For decision-makers governing uncertain or rapidly evolving issues, technologies of prediction – such as computational modelling, machine learning, big data analytics, and other forms of forecasting – offer tempting promises. Such technologies claim to provide mechanisms for ‘describing and analysing intended and potentially unintended impacts that might arise’ (Owen, Macnaghten, and Stilgoe 2012), enabling decision-makers to adjust their approaches, adapt institutions and implementations, and otherwise anticipate potential challenges that may arise. Like all technologies, of course, such anticipations and predictive technologies are hardly value neutral. Instead, they embody – intentionally and tacitly – the values, priorities, and assumptions of those who create them and participate in their use. ¹

While most of the literature in responsible research and innovation (RRI) has focused on the deployment of anticipation and prediction in more temporally distant senses (see Nordmann 2014 for further discussion of the temporality of anticipation), I argue that there are important lessons to learn about engagement, accountability, and reflection when considering urgent and proximate deployments of predictive technologies. These moments of emergency can exacerbate existing inequalities (see Monteiro, Shelley-Egan, and Dratwa 2017 for examples in the context of RRI and Zika) and contain all the typical challenges regarding the rightful integration of contesting values into decision-making (Kennedy 2019a). As I argue in this paper, however, they can also reveal more subtle and hidden moments where tensions are fomented between intended and realized goals of prediction; tensions that are also likely applicable in longer-term efforts to engage and anticipate.

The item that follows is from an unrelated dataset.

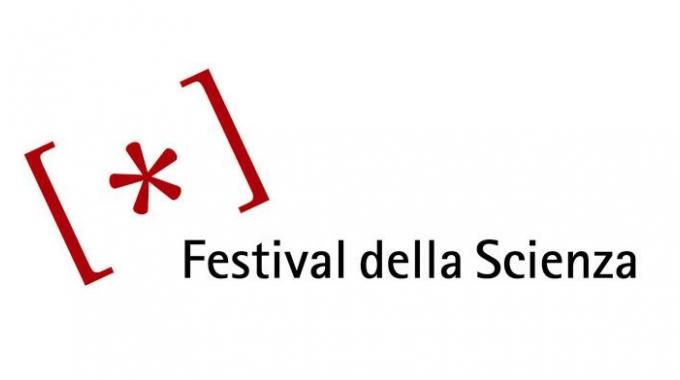 Festival della Scienza: cosa dobbiamo sapere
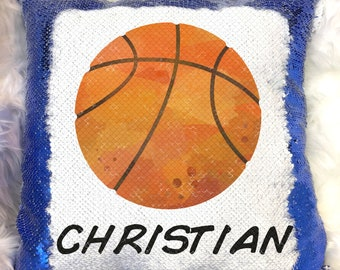 Basketball Sports Ball Reversible Magic Sequins Flip Pillow Cover Case  Personalized Name Custom Boy Birthday Gift w  Stuffing e5b098651ebb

Using examples from wildfire management, I make three arguments in this paper:

1. Despite a seeming correspondence, increased accuracy in predictive technologies can sometimes fail to return the promised, intended, or desired real-world gains – or be otherwise subject to subtle drift with respect to intended versus realized goals. I call this phenomenon predictive rebound and argue that it is important to critically examine across empirical cases.

2. As predictive rebound occurs, it can obscure (often unintentionally) critical debates about risk tolerances, stakeholder priorities, and other issues of values.

3. Predictive rebound can be at least partially anticipated and managed through explicitly considering the ends to which technologies of prediction are applied, which involves strategic and careful engagement of stakeholders.

To do this, I begin by sketching the emergence of predictive technologies in wildfire management, explaining why they are so widely heralded. I introduce the idea of predictive rebound with a theoretical example generalized from real-world observation of hundreds of wildfire managers across Canada and Australia (Kennedy 2018). I then argue that explicit consideration is required to overcome the challenges resulting from predictive rebound.

A first case: technologies of anticipation in wildfire

The ways we understand – and respond to – wildfire have changed dramatically over time. In the 19th and early 20th centuries, for instance, wildland fire was largely viewed by North American colonizers as a force beyond the capacity of human control. Locally, fires presented a grave danger to life and livelihoods, often leaving residents of frontier towns with no option but to flee by foot or by rail as quickly as possible (e.g. Barnes 1987). For settlers building towns and extractive industries across the continent, fire was an impossible force to reckon with, a threat only faced through escape.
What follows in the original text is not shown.